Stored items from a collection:

————

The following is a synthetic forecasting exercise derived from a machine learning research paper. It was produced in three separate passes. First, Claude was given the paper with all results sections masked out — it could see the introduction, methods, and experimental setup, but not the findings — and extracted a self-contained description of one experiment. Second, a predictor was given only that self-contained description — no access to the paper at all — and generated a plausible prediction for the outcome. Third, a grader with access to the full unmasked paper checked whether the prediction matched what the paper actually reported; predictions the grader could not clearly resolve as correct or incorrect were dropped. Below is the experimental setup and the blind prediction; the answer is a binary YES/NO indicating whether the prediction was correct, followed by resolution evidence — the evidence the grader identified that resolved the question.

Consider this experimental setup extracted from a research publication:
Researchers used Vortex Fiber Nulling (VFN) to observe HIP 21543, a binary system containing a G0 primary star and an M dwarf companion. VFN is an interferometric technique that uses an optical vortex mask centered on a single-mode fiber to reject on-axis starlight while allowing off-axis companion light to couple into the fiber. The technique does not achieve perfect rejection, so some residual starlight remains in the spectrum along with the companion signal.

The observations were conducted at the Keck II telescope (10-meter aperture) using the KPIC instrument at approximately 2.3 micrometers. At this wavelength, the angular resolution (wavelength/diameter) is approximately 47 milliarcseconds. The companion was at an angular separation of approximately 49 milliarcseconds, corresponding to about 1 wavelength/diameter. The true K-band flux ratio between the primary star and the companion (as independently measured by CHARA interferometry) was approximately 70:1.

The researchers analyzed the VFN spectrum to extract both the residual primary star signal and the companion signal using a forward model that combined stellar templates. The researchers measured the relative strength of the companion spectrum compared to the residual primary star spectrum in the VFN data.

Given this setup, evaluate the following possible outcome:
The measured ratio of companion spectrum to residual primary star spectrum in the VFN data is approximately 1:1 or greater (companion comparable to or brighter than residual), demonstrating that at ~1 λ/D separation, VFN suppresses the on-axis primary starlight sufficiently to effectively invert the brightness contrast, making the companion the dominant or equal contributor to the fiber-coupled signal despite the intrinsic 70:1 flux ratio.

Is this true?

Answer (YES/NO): NO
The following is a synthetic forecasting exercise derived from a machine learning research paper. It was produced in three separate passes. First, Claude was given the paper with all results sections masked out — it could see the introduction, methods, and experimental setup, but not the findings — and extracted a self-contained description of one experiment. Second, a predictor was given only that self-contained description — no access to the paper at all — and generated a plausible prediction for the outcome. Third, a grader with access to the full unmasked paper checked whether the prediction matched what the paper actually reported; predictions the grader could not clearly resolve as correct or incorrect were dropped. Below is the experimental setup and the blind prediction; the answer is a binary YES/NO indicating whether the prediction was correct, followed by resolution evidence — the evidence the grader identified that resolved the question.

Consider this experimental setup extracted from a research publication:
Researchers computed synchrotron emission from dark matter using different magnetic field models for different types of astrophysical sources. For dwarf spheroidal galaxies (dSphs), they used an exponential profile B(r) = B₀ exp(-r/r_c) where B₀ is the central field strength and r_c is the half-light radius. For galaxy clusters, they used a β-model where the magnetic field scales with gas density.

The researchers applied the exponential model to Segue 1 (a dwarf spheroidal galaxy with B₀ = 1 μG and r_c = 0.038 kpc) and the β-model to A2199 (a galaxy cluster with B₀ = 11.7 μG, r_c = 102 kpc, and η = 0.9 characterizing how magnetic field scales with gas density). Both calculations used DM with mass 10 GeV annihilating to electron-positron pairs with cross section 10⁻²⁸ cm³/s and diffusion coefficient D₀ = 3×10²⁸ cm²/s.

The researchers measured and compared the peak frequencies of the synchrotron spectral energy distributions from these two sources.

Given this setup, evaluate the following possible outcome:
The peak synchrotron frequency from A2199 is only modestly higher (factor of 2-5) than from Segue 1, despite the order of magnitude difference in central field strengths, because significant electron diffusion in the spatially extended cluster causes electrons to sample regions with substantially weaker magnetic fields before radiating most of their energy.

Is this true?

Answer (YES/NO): YES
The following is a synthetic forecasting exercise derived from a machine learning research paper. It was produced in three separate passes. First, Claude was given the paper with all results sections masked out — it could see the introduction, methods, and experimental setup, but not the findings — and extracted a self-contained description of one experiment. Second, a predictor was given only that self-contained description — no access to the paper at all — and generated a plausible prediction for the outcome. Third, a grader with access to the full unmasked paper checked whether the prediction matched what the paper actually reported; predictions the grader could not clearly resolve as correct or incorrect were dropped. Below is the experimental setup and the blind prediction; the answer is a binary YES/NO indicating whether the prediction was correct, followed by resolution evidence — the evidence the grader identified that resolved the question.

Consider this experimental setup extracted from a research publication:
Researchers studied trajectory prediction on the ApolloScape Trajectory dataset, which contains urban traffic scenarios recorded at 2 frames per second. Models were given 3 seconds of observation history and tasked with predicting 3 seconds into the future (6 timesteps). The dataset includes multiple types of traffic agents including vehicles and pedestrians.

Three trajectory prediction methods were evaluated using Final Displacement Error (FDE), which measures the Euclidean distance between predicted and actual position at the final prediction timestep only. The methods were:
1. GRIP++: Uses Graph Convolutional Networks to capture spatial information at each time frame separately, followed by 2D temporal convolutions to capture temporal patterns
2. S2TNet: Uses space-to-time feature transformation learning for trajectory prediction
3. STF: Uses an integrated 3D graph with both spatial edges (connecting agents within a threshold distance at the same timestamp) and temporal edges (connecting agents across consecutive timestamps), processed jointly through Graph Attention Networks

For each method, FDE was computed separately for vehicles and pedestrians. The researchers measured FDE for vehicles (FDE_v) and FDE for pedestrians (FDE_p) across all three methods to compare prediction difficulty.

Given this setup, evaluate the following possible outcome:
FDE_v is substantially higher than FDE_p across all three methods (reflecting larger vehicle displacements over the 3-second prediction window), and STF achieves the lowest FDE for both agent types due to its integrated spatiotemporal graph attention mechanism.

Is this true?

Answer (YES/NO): YES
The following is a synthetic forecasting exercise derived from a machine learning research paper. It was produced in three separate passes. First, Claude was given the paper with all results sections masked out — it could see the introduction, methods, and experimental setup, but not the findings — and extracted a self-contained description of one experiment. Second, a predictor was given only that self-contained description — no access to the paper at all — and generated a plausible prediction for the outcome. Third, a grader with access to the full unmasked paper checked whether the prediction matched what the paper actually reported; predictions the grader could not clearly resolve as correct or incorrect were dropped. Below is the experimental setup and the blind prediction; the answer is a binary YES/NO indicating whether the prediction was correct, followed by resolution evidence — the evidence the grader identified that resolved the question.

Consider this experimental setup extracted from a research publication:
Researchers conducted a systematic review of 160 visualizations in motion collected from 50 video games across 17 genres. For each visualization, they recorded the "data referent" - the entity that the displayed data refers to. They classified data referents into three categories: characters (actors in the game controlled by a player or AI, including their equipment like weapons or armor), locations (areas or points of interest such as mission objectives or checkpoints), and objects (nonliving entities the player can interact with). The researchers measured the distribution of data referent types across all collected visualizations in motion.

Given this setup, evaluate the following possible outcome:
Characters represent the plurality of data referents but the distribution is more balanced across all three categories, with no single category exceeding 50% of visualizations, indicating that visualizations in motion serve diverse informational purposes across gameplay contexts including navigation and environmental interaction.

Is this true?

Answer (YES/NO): NO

————

What this task involves: Above are records; repeat only the lines starting at the line with "Researchers studied trajectory" and ending at the line with "2. S2TNet: Uses", exactly as they appear, both included.

Answer section:
Researchers studied trajectory prediction on the ApolloScape Trajectory dataset, which contains urban traffic scenarios recorded at 2 frames per second. Models were given 3 seconds of observation history and tasked with predicting 3 seconds into the future (6 timesteps). The dataset includes multiple types of traffic agents including vehicles and pedestrians.

Three trajectory prediction methods were evaluated using Final Displacement Error (FDE), which measures the Euclidean distance between predicted and actual position at the final prediction timestep only. The methods were:
1. GRIP++: Uses Graph Convolutional Networks to capture spatial information at each time frame separately, followed by 2D temporal convolutions to capture temporal patterns
2. S2TNet: Uses space-to-time feature transformation learning for trajectory prediction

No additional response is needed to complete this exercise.